__SOURCE DOCUMENT__:
==*==
What is RAG? Retrieval-Augmented Generation vs Fine-tuning

⏱ 5 min read

Retrieval-Augmented Generation (RAG) is one of the most widely deployed LLM patterns in production. Understanding when to use RAG versus fine-tuning — and what each one actually does well — is a core expectation in AI/ML system design interviews in 2026.

What the Interviewer Is Testing

Can you reason about the trade-offs between RAG and fine-tuning given a specific use case? Do you know the components of a RAG pipeline well enough to design one? Can you identify when both are needed, when neither is enough, and when plain prompt engineering suffices?

The Problem RAG Solves

LLMs have two fundamental limitations for enterprise use:

Knowledge cutoff: The model only knows what was in its training data. Events after the cutoff, proprietary company knowledge, internal documentation — none of it is accessible.
Context window: Even a 128K token context can’t hold an entire knowledge base of millions of documents.
==*==
__LISTED RECORDS__:
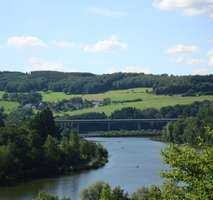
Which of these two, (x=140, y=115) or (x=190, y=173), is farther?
(x=140, y=115)

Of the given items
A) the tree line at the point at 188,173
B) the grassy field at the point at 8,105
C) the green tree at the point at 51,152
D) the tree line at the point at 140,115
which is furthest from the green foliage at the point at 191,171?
the tree line at the point at 140,115

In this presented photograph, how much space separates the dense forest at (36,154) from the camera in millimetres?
68938

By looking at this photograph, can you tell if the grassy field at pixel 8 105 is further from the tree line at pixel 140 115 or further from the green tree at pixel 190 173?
the green tree at pixel 190 173

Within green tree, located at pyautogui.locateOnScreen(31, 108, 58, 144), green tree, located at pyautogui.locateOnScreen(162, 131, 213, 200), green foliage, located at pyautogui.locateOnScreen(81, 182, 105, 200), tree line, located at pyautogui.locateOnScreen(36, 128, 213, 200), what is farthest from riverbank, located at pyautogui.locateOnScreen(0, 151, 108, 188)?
green tree, located at pyautogui.locateOnScreen(162, 131, 213, 200)

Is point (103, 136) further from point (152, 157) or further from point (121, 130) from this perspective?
point (152, 157)

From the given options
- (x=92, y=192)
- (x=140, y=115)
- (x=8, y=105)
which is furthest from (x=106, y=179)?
(x=8, y=105)

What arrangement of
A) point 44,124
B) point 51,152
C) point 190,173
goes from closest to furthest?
point 190,173 < point 51,152 < point 44,124

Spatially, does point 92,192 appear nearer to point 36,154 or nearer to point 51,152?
point 36,154

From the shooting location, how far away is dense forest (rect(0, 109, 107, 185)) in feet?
226

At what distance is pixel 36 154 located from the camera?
73812mm

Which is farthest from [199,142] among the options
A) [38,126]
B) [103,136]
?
[103,136]

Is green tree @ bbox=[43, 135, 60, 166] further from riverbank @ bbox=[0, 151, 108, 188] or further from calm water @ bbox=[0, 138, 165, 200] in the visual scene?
calm water @ bbox=[0, 138, 165, 200]

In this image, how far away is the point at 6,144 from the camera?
73.8 meters

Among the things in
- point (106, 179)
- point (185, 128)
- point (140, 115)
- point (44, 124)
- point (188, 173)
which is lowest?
point (106, 179)
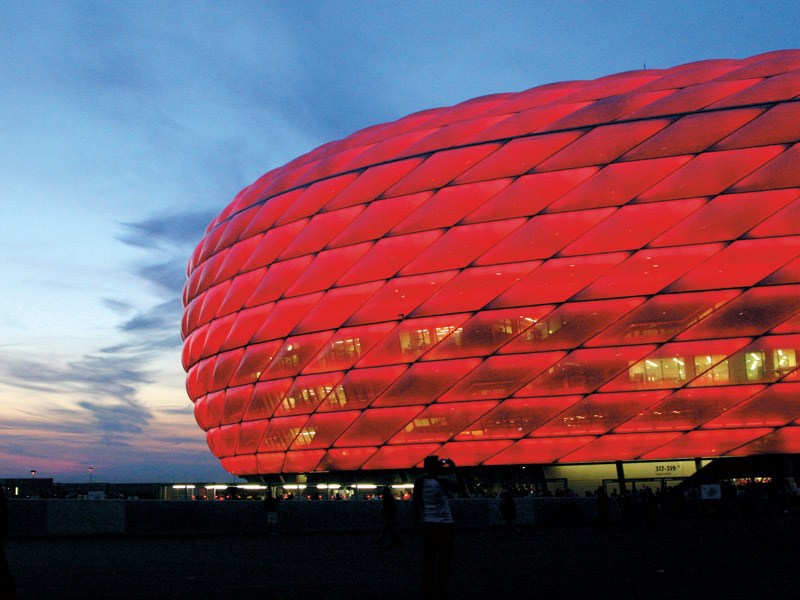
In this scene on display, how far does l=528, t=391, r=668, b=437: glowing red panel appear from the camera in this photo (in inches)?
1158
==*==
__WORK TO COMPLETE__:
A - In the article on RAG versus fine-tuning, what are the two fundamental limitations of LLMs for enterprise use?
B - Continue the article on RAG versus fine-tuning from its last sentence.

__RESULTS__:
A - Knowledge cutoff and the size of the context window.

B -
Fine-tuning addresses neither cleanly. You can fine-tune on internal documents, but the model will “memorize” that knowledge imperfectly, may hallucinate by blending learned facts incorrectly, and requires retraining every time documents change. RAG is different: it retrieves relevant documents at inference time and provides them to the model as context — fresh, accurate, and auditable.

RAG Architecture

Offline (indexing):
  Documents → Chunker → Embedding Model → Vector DB

Online (inference):
  User Query
      → Embedding Model (same model as indexing)
      → Vector DB (ANN search: find top-K relevant chunks)
      → Retrieved chunks + original query → LLM
      → Response (with optional citations)

Chunking Strategies

Documents must be split into chunks before embedding. The chunk is the retrieval unit — the model receives the top-K chunks as context. Chunk size is a fundamental trade-off:

Too small (50 tokens): Each chunk lacks context. “The limit is 100” — 100 what? Retrieved chunks are confusing without surrounding text.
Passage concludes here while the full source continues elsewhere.